I think we did it twice, and I’m not sure which of those takes was used on the album. But most of the things on the record, we didn’t do more than one or two takes. It is a very free record [laughs], and the idea wasn’t so much to get a perfect take but to express oneself to the best of one’s ability. But, you know, you got what you got sometimes. I think Jack and Matthew especially, they were very content to not beat a dead horse, and if they felt the take was fine, they were ready to move on to the next piece.
Did that solo stand out for you? Did you go home and say, “Hey, I nailed it” or did it just feel like one more solo at the time?
Well, it was actually a very difficult record date for me. I wasn’t very happy with any of the things that I played on the record, to be perfectly honest. It’s just one of those things; you can be in the studio and feel good about what’s happening musically, or you can have the opposite experience.
I wish that I had more situations where I’d gotten home after the recording saying, “Yeah, that was awesome, we nailed it today.” But most of the time, yeah, you’re working toward very specific goals, and you don’t often reach them.
And he said those losses made him really want to move into a realm of expression that was deeper and more honest. Did a similar thing happen to you? Has your music been influenced by personal losses?

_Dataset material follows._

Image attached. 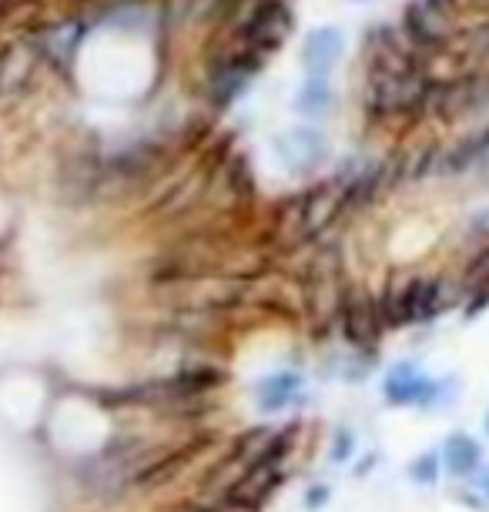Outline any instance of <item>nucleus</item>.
Returning <instances> with one entry per match:
<instances>
[{"mask_svg":"<svg viewBox=\"0 0 489 512\" xmlns=\"http://www.w3.org/2000/svg\"><path fill=\"white\" fill-rule=\"evenodd\" d=\"M302 389H305V375L282 369L272 372L268 379L258 382V412L265 415H278V412H289L292 405L302 402Z\"/></svg>","mask_w":489,"mask_h":512,"instance_id":"nucleus-5","label":"nucleus"},{"mask_svg":"<svg viewBox=\"0 0 489 512\" xmlns=\"http://www.w3.org/2000/svg\"><path fill=\"white\" fill-rule=\"evenodd\" d=\"M486 436H489V415H486Z\"/></svg>","mask_w":489,"mask_h":512,"instance_id":"nucleus-15","label":"nucleus"},{"mask_svg":"<svg viewBox=\"0 0 489 512\" xmlns=\"http://www.w3.org/2000/svg\"><path fill=\"white\" fill-rule=\"evenodd\" d=\"M439 462L453 479H476V472L483 469V446L469 432H453L439 449Z\"/></svg>","mask_w":489,"mask_h":512,"instance_id":"nucleus-7","label":"nucleus"},{"mask_svg":"<svg viewBox=\"0 0 489 512\" xmlns=\"http://www.w3.org/2000/svg\"><path fill=\"white\" fill-rule=\"evenodd\" d=\"M275 151L285 161V168L295 171V175H305V171H315L325 161L329 144H325V134L319 128H289L282 138H275Z\"/></svg>","mask_w":489,"mask_h":512,"instance_id":"nucleus-4","label":"nucleus"},{"mask_svg":"<svg viewBox=\"0 0 489 512\" xmlns=\"http://www.w3.org/2000/svg\"><path fill=\"white\" fill-rule=\"evenodd\" d=\"M439 472H443V462H439V449L419 452V456L409 462V479L416 482V486H426V489L436 486Z\"/></svg>","mask_w":489,"mask_h":512,"instance_id":"nucleus-9","label":"nucleus"},{"mask_svg":"<svg viewBox=\"0 0 489 512\" xmlns=\"http://www.w3.org/2000/svg\"><path fill=\"white\" fill-rule=\"evenodd\" d=\"M329 499H332V489L329 486H312L309 492H305V506H309L312 512H319Z\"/></svg>","mask_w":489,"mask_h":512,"instance_id":"nucleus-12","label":"nucleus"},{"mask_svg":"<svg viewBox=\"0 0 489 512\" xmlns=\"http://www.w3.org/2000/svg\"><path fill=\"white\" fill-rule=\"evenodd\" d=\"M433 392H436V379H429L423 372V365L402 359L396 365H389L386 375H382V399L392 409H433Z\"/></svg>","mask_w":489,"mask_h":512,"instance_id":"nucleus-2","label":"nucleus"},{"mask_svg":"<svg viewBox=\"0 0 489 512\" xmlns=\"http://www.w3.org/2000/svg\"><path fill=\"white\" fill-rule=\"evenodd\" d=\"M345 54V37L339 27H319L305 37V47H302V61H305V71L309 77H329L332 67L342 61Z\"/></svg>","mask_w":489,"mask_h":512,"instance_id":"nucleus-6","label":"nucleus"},{"mask_svg":"<svg viewBox=\"0 0 489 512\" xmlns=\"http://www.w3.org/2000/svg\"><path fill=\"white\" fill-rule=\"evenodd\" d=\"M339 328H342L345 342L356 352H376L379 338L386 332L379 322L376 295H369L366 288H356V285L345 288V298L339 308Z\"/></svg>","mask_w":489,"mask_h":512,"instance_id":"nucleus-1","label":"nucleus"},{"mask_svg":"<svg viewBox=\"0 0 489 512\" xmlns=\"http://www.w3.org/2000/svg\"><path fill=\"white\" fill-rule=\"evenodd\" d=\"M352 452H356V436H352V429L339 425V429L332 432V442H329V459L342 466V462H349Z\"/></svg>","mask_w":489,"mask_h":512,"instance_id":"nucleus-11","label":"nucleus"},{"mask_svg":"<svg viewBox=\"0 0 489 512\" xmlns=\"http://www.w3.org/2000/svg\"><path fill=\"white\" fill-rule=\"evenodd\" d=\"M168 512H218V509H208V506H198V502H178V506H171Z\"/></svg>","mask_w":489,"mask_h":512,"instance_id":"nucleus-14","label":"nucleus"},{"mask_svg":"<svg viewBox=\"0 0 489 512\" xmlns=\"http://www.w3.org/2000/svg\"><path fill=\"white\" fill-rule=\"evenodd\" d=\"M228 181H232V191L242 201L255 195V178H252V171H248V161L245 158H235L232 161V168H228Z\"/></svg>","mask_w":489,"mask_h":512,"instance_id":"nucleus-10","label":"nucleus"},{"mask_svg":"<svg viewBox=\"0 0 489 512\" xmlns=\"http://www.w3.org/2000/svg\"><path fill=\"white\" fill-rule=\"evenodd\" d=\"M292 27H295V21H292L289 7H285L282 0H265V4H258L252 21L242 27V41L248 51L265 57L285 44V37L292 34Z\"/></svg>","mask_w":489,"mask_h":512,"instance_id":"nucleus-3","label":"nucleus"},{"mask_svg":"<svg viewBox=\"0 0 489 512\" xmlns=\"http://www.w3.org/2000/svg\"><path fill=\"white\" fill-rule=\"evenodd\" d=\"M332 88L329 81H322V77H305V84L295 94V111L302 114V118H325L332 108Z\"/></svg>","mask_w":489,"mask_h":512,"instance_id":"nucleus-8","label":"nucleus"},{"mask_svg":"<svg viewBox=\"0 0 489 512\" xmlns=\"http://www.w3.org/2000/svg\"><path fill=\"white\" fill-rule=\"evenodd\" d=\"M473 486H476V496H479V499H483V502H486V506H489V466L476 472Z\"/></svg>","mask_w":489,"mask_h":512,"instance_id":"nucleus-13","label":"nucleus"}]
</instances>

Well, our lives are totally reshaped by losses like that. I mean, to lose a parent, that completely reshapes your world.
It’s one of the most profound and heavy experiences that we all ultimately face, and yeah, it’s like you finally are living in a new world, you turn a corner and you can’t ever take it back around. With Steven, it was really clear how his mother’s passing affected him, and he was able to immediately make those sorts of creative shifts and go deeper into his work and his expression. And losing my mother was one of the most difficult things that I had to deal with. I had already lost my father at two years of age. I lost my older brother in a car accident when he was 17, I was 16.

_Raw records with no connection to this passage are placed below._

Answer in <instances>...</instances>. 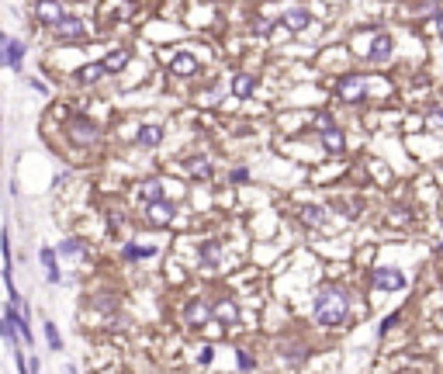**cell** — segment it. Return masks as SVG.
<instances>
[{
    "label": "cell",
    "mask_w": 443,
    "mask_h": 374,
    "mask_svg": "<svg viewBox=\"0 0 443 374\" xmlns=\"http://www.w3.org/2000/svg\"><path fill=\"white\" fill-rule=\"evenodd\" d=\"M350 312H354V298L343 284H322L312 298V319L322 326V329H340L350 322Z\"/></svg>",
    "instance_id": "1"
},
{
    "label": "cell",
    "mask_w": 443,
    "mask_h": 374,
    "mask_svg": "<svg viewBox=\"0 0 443 374\" xmlns=\"http://www.w3.org/2000/svg\"><path fill=\"white\" fill-rule=\"evenodd\" d=\"M59 132H63L66 146H73V149H80V153H93V149L104 142V128H100L90 114H80V111L66 114V121H63Z\"/></svg>",
    "instance_id": "2"
},
{
    "label": "cell",
    "mask_w": 443,
    "mask_h": 374,
    "mask_svg": "<svg viewBox=\"0 0 443 374\" xmlns=\"http://www.w3.org/2000/svg\"><path fill=\"white\" fill-rule=\"evenodd\" d=\"M45 35H49L56 45H84L90 38V28L80 14H66V17H63L59 24H52Z\"/></svg>",
    "instance_id": "3"
},
{
    "label": "cell",
    "mask_w": 443,
    "mask_h": 374,
    "mask_svg": "<svg viewBox=\"0 0 443 374\" xmlns=\"http://www.w3.org/2000/svg\"><path fill=\"white\" fill-rule=\"evenodd\" d=\"M24 59H28V42L24 38H14L7 31H0V70L21 77L24 73Z\"/></svg>",
    "instance_id": "4"
},
{
    "label": "cell",
    "mask_w": 443,
    "mask_h": 374,
    "mask_svg": "<svg viewBox=\"0 0 443 374\" xmlns=\"http://www.w3.org/2000/svg\"><path fill=\"white\" fill-rule=\"evenodd\" d=\"M333 94H336L343 104H363L367 94H370V87H367V77H363V73H343V77L333 84Z\"/></svg>",
    "instance_id": "5"
},
{
    "label": "cell",
    "mask_w": 443,
    "mask_h": 374,
    "mask_svg": "<svg viewBox=\"0 0 443 374\" xmlns=\"http://www.w3.org/2000/svg\"><path fill=\"white\" fill-rule=\"evenodd\" d=\"M174 218H177V201H170V197L142 204V225L146 229H167Z\"/></svg>",
    "instance_id": "6"
},
{
    "label": "cell",
    "mask_w": 443,
    "mask_h": 374,
    "mask_svg": "<svg viewBox=\"0 0 443 374\" xmlns=\"http://www.w3.org/2000/svg\"><path fill=\"white\" fill-rule=\"evenodd\" d=\"M66 14L70 10H66L63 0H31V24L42 28V31H49L52 24H59Z\"/></svg>",
    "instance_id": "7"
},
{
    "label": "cell",
    "mask_w": 443,
    "mask_h": 374,
    "mask_svg": "<svg viewBox=\"0 0 443 374\" xmlns=\"http://www.w3.org/2000/svg\"><path fill=\"white\" fill-rule=\"evenodd\" d=\"M180 319H183L187 329H204V326H211V301H208V298H187Z\"/></svg>",
    "instance_id": "8"
},
{
    "label": "cell",
    "mask_w": 443,
    "mask_h": 374,
    "mask_svg": "<svg viewBox=\"0 0 443 374\" xmlns=\"http://www.w3.org/2000/svg\"><path fill=\"white\" fill-rule=\"evenodd\" d=\"M391 56H395V38H391L388 31H377V28H374V42H370V49L363 52V63H370V66H384Z\"/></svg>",
    "instance_id": "9"
},
{
    "label": "cell",
    "mask_w": 443,
    "mask_h": 374,
    "mask_svg": "<svg viewBox=\"0 0 443 374\" xmlns=\"http://www.w3.org/2000/svg\"><path fill=\"white\" fill-rule=\"evenodd\" d=\"M38 267H42V274H45V280L49 284H63V260H59V253H56V246H49V243H42L38 246Z\"/></svg>",
    "instance_id": "10"
},
{
    "label": "cell",
    "mask_w": 443,
    "mask_h": 374,
    "mask_svg": "<svg viewBox=\"0 0 443 374\" xmlns=\"http://www.w3.org/2000/svg\"><path fill=\"white\" fill-rule=\"evenodd\" d=\"M163 139H167V128H163L160 121H142V125L135 128V135H132V142H135L139 149H160Z\"/></svg>",
    "instance_id": "11"
},
{
    "label": "cell",
    "mask_w": 443,
    "mask_h": 374,
    "mask_svg": "<svg viewBox=\"0 0 443 374\" xmlns=\"http://www.w3.org/2000/svg\"><path fill=\"white\" fill-rule=\"evenodd\" d=\"M370 284L377 287V291H402L409 278L398 271V267H374L370 271Z\"/></svg>",
    "instance_id": "12"
},
{
    "label": "cell",
    "mask_w": 443,
    "mask_h": 374,
    "mask_svg": "<svg viewBox=\"0 0 443 374\" xmlns=\"http://www.w3.org/2000/svg\"><path fill=\"white\" fill-rule=\"evenodd\" d=\"M104 77H107V70H104V63H100V59H93V63H84V66H77V70L70 73V80H73L77 87H84V91L97 87Z\"/></svg>",
    "instance_id": "13"
},
{
    "label": "cell",
    "mask_w": 443,
    "mask_h": 374,
    "mask_svg": "<svg viewBox=\"0 0 443 374\" xmlns=\"http://www.w3.org/2000/svg\"><path fill=\"white\" fill-rule=\"evenodd\" d=\"M56 253H59V260H73V264L90 260V246L80 239V236H63V239L56 243Z\"/></svg>",
    "instance_id": "14"
},
{
    "label": "cell",
    "mask_w": 443,
    "mask_h": 374,
    "mask_svg": "<svg viewBox=\"0 0 443 374\" xmlns=\"http://www.w3.org/2000/svg\"><path fill=\"white\" fill-rule=\"evenodd\" d=\"M280 21H284V28H287L291 35H298V31H305V28L312 24V10H308L305 3H291V7H284Z\"/></svg>",
    "instance_id": "15"
},
{
    "label": "cell",
    "mask_w": 443,
    "mask_h": 374,
    "mask_svg": "<svg viewBox=\"0 0 443 374\" xmlns=\"http://www.w3.org/2000/svg\"><path fill=\"white\" fill-rule=\"evenodd\" d=\"M298 222H301L305 229H326V225H329V208L319 204V201H308V204H301Z\"/></svg>",
    "instance_id": "16"
},
{
    "label": "cell",
    "mask_w": 443,
    "mask_h": 374,
    "mask_svg": "<svg viewBox=\"0 0 443 374\" xmlns=\"http://www.w3.org/2000/svg\"><path fill=\"white\" fill-rule=\"evenodd\" d=\"M100 63H104V70H107V77H118V73H125V66L132 63V49H128V45H118V49H107V52L100 56Z\"/></svg>",
    "instance_id": "17"
},
{
    "label": "cell",
    "mask_w": 443,
    "mask_h": 374,
    "mask_svg": "<svg viewBox=\"0 0 443 374\" xmlns=\"http://www.w3.org/2000/svg\"><path fill=\"white\" fill-rule=\"evenodd\" d=\"M315 135H319V146H322L326 153H333V156L347 153V135L336 128V121H333V125H326V128H319Z\"/></svg>",
    "instance_id": "18"
},
{
    "label": "cell",
    "mask_w": 443,
    "mask_h": 374,
    "mask_svg": "<svg viewBox=\"0 0 443 374\" xmlns=\"http://www.w3.org/2000/svg\"><path fill=\"white\" fill-rule=\"evenodd\" d=\"M3 322H7V326H14V329L21 333V343H24V347H31V343H35V329H31V319H28V315H21L14 305H7V308H3Z\"/></svg>",
    "instance_id": "19"
},
{
    "label": "cell",
    "mask_w": 443,
    "mask_h": 374,
    "mask_svg": "<svg viewBox=\"0 0 443 374\" xmlns=\"http://www.w3.org/2000/svg\"><path fill=\"white\" fill-rule=\"evenodd\" d=\"M222 257H225V246H222L218 239H204V243L197 246V264H201L204 271H215V267L222 264Z\"/></svg>",
    "instance_id": "20"
},
{
    "label": "cell",
    "mask_w": 443,
    "mask_h": 374,
    "mask_svg": "<svg viewBox=\"0 0 443 374\" xmlns=\"http://www.w3.org/2000/svg\"><path fill=\"white\" fill-rule=\"evenodd\" d=\"M211 319L222 322L225 329H232V326L239 322V305H236V298H218V301L211 305Z\"/></svg>",
    "instance_id": "21"
},
{
    "label": "cell",
    "mask_w": 443,
    "mask_h": 374,
    "mask_svg": "<svg viewBox=\"0 0 443 374\" xmlns=\"http://www.w3.org/2000/svg\"><path fill=\"white\" fill-rule=\"evenodd\" d=\"M135 197H139L142 204L160 201V197H167V184H163L160 177H142V181L135 184Z\"/></svg>",
    "instance_id": "22"
},
{
    "label": "cell",
    "mask_w": 443,
    "mask_h": 374,
    "mask_svg": "<svg viewBox=\"0 0 443 374\" xmlns=\"http://www.w3.org/2000/svg\"><path fill=\"white\" fill-rule=\"evenodd\" d=\"M170 73H174V77H194V73H197V56L187 52V49L174 52V56H170Z\"/></svg>",
    "instance_id": "23"
},
{
    "label": "cell",
    "mask_w": 443,
    "mask_h": 374,
    "mask_svg": "<svg viewBox=\"0 0 443 374\" xmlns=\"http://www.w3.org/2000/svg\"><path fill=\"white\" fill-rule=\"evenodd\" d=\"M183 167H187V177H194V181H211V174H215V163H211L204 153L190 156Z\"/></svg>",
    "instance_id": "24"
},
{
    "label": "cell",
    "mask_w": 443,
    "mask_h": 374,
    "mask_svg": "<svg viewBox=\"0 0 443 374\" xmlns=\"http://www.w3.org/2000/svg\"><path fill=\"white\" fill-rule=\"evenodd\" d=\"M118 257H121V264H139V260H153V257H156V246H139V243H121Z\"/></svg>",
    "instance_id": "25"
},
{
    "label": "cell",
    "mask_w": 443,
    "mask_h": 374,
    "mask_svg": "<svg viewBox=\"0 0 443 374\" xmlns=\"http://www.w3.org/2000/svg\"><path fill=\"white\" fill-rule=\"evenodd\" d=\"M42 336H45V347H49L52 354H63V333H59V326H56L52 319L42 322Z\"/></svg>",
    "instance_id": "26"
},
{
    "label": "cell",
    "mask_w": 443,
    "mask_h": 374,
    "mask_svg": "<svg viewBox=\"0 0 443 374\" xmlns=\"http://www.w3.org/2000/svg\"><path fill=\"white\" fill-rule=\"evenodd\" d=\"M253 91H257V77H253V73H236V77H232V94H236L239 100H246Z\"/></svg>",
    "instance_id": "27"
},
{
    "label": "cell",
    "mask_w": 443,
    "mask_h": 374,
    "mask_svg": "<svg viewBox=\"0 0 443 374\" xmlns=\"http://www.w3.org/2000/svg\"><path fill=\"white\" fill-rule=\"evenodd\" d=\"M0 257H3V271H14V246H10V229H0Z\"/></svg>",
    "instance_id": "28"
},
{
    "label": "cell",
    "mask_w": 443,
    "mask_h": 374,
    "mask_svg": "<svg viewBox=\"0 0 443 374\" xmlns=\"http://www.w3.org/2000/svg\"><path fill=\"white\" fill-rule=\"evenodd\" d=\"M305 357H308V347H301V343H284V361H287L291 368L305 364Z\"/></svg>",
    "instance_id": "29"
},
{
    "label": "cell",
    "mask_w": 443,
    "mask_h": 374,
    "mask_svg": "<svg viewBox=\"0 0 443 374\" xmlns=\"http://www.w3.org/2000/svg\"><path fill=\"white\" fill-rule=\"evenodd\" d=\"M426 128L443 132V104H430V111H426Z\"/></svg>",
    "instance_id": "30"
},
{
    "label": "cell",
    "mask_w": 443,
    "mask_h": 374,
    "mask_svg": "<svg viewBox=\"0 0 443 374\" xmlns=\"http://www.w3.org/2000/svg\"><path fill=\"white\" fill-rule=\"evenodd\" d=\"M398 322H402V312H398V308H395V312H388V315L377 322V336H388V333H391Z\"/></svg>",
    "instance_id": "31"
},
{
    "label": "cell",
    "mask_w": 443,
    "mask_h": 374,
    "mask_svg": "<svg viewBox=\"0 0 443 374\" xmlns=\"http://www.w3.org/2000/svg\"><path fill=\"white\" fill-rule=\"evenodd\" d=\"M236 364H239V371H253V368H257V357H253V350L239 347V350H236Z\"/></svg>",
    "instance_id": "32"
},
{
    "label": "cell",
    "mask_w": 443,
    "mask_h": 374,
    "mask_svg": "<svg viewBox=\"0 0 443 374\" xmlns=\"http://www.w3.org/2000/svg\"><path fill=\"white\" fill-rule=\"evenodd\" d=\"M336 208H340V211H343V215H347V218H356V215H360V208H363V204H360V201H356V197H340V201H336Z\"/></svg>",
    "instance_id": "33"
},
{
    "label": "cell",
    "mask_w": 443,
    "mask_h": 374,
    "mask_svg": "<svg viewBox=\"0 0 443 374\" xmlns=\"http://www.w3.org/2000/svg\"><path fill=\"white\" fill-rule=\"evenodd\" d=\"M250 28H253V35H270V31H273V21H270V17H264V14H257Z\"/></svg>",
    "instance_id": "34"
},
{
    "label": "cell",
    "mask_w": 443,
    "mask_h": 374,
    "mask_svg": "<svg viewBox=\"0 0 443 374\" xmlns=\"http://www.w3.org/2000/svg\"><path fill=\"white\" fill-rule=\"evenodd\" d=\"M211 361H215V347H211V343H204V347L197 350V364H201V368H208Z\"/></svg>",
    "instance_id": "35"
},
{
    "label": "cell",
    "mask_w": 443,
    "mask_h": 374,
    "mask_svg": "<svg viewBox=\"0 0 443 374\" xmlns=\"http://www.w3.org/2000/svg\"><path fill=\"white\" fill-rule=\"evenodd\" d=\"M28 87H31V91L35 94H42V97H49V84H45V80H38V77H28Z\"/></svg>",
    "instance_id": "36"
},
{
    "label": "cell",
    "mask_w": 443,
    "mask_h": 374,
    "mask_svg": "<svg viewBox=\"0 0 443 374\" xmlns=\"http://www.w3.org/2000/svg\"><path fill=\"white\" fill-rule=\"evenodd\" d=\"M229 181H232V184H246V181H250V170H246V167H236V170L229 174Z\"/></svg>",
    "instance_id": "37"
},
{
    "label": "cell",
    "mask_w": 443,
    "mask_h": 374,
    "mask_svg": "<svg viewBox=\"0 0 443 374\" xmlns=\"http://www.w3.org/2000/svg\"><path fill=\"white\" fill-rule=\"evenodd\" d=\"M14 364H17V374H31V371H28V361H24V350H21V347L14 350Z\"/></svg>",
    "instance_id": "38"
},
{
    "label": "cell",
    "mask_w": 443,
    "mask_h": 374,
    "mask_svg": "<svg viewBox=\"0 0 443 374\" xmlns=\"http://www.w3.org/2000/svg\"><path fill=\"white\" fill-rule=\"evenodd\" d=\"M70 177H73L70 170H59V174H56V181H52V187H63L66 181H70Z\"/></svg>",
    "instance_id": "39"
},
{
    "label": "cell",
    "mask_w": 443,
    "mask_h": 374,
    "mask_svg": "<svg viewBox=\"0 0 443 374\" xmlns=\"http://www.w3.org/2000/svg\"><path fill=\"white\" fill-rule=\"evenodd\" d=\"M433 21H437V31L443 35V10H437V17H433Z\"/></svg>",
    "instance_id": "40"
},
{
    "label": "cell",
    "mask_w": 443,
    "mask_h": 374,
    "mask_svg": "<svg viewBox=\"0 0 443 374\" xmlns=\"http://www.w3.org/2000/svg\"><path fill=\"white\" fill-rule=\"evenodd\" d=\"M63 374H80V371H77V364H66V368H63Z\"/></svg>",
    "instance_id": "41"
},
{
    "label": "cell",
    "mask_w": 443,
    "mask_h": 374,
    "mask_svg": "<svg viewBox=\"0 0 443 374\" xmlns=\"http://www.w3.org/2000/svg\"><path fill=\"white\" fill-rule=\"evenodd\" d=\"M0 333H3V315H0Z\"/></svg>",
    "instance_id": "42"
},
{
    "label": "cell",
    "mask_w": 443,
    "mask_h": 374,
    "mask_svg": "<svg viewBox=\"0 0 443 374\" xmlns=\"http://www.w3.org/2000/svg\"><path fill=\"white\" fill-rule=\"evenodd\" d=\"M440 167H443V163H440Z\"/></svg>",
    "instance_id": "43"
}]
</instances>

And my mother’s death was completely unexpected. I had a conversation with her that morning and we were talking about when we were going to put these recording sessions together. We were finishing an album that she had been working on. You know, it definitely changes you a lot. It can tear you down and you have to kind of rebuild yourself up. It makes you go a little bit deeper to try to figure out what the true meaning is.
So what are you working on now that you’re really excited about, and that the rest of us are going to hear?
Well, you know, I’m trying to continue composing — trying to make more steps there — and I’ve been trying to play more than just the tenor. I’ve been working on the sopranino, and I’ve been playing more b-flat clarinet and flute. You know, I hope to start messing around with the alto pretty soon, so I feel like I’m trying to get back into a sort of a woodwind-centric approach. And I’m working on a record.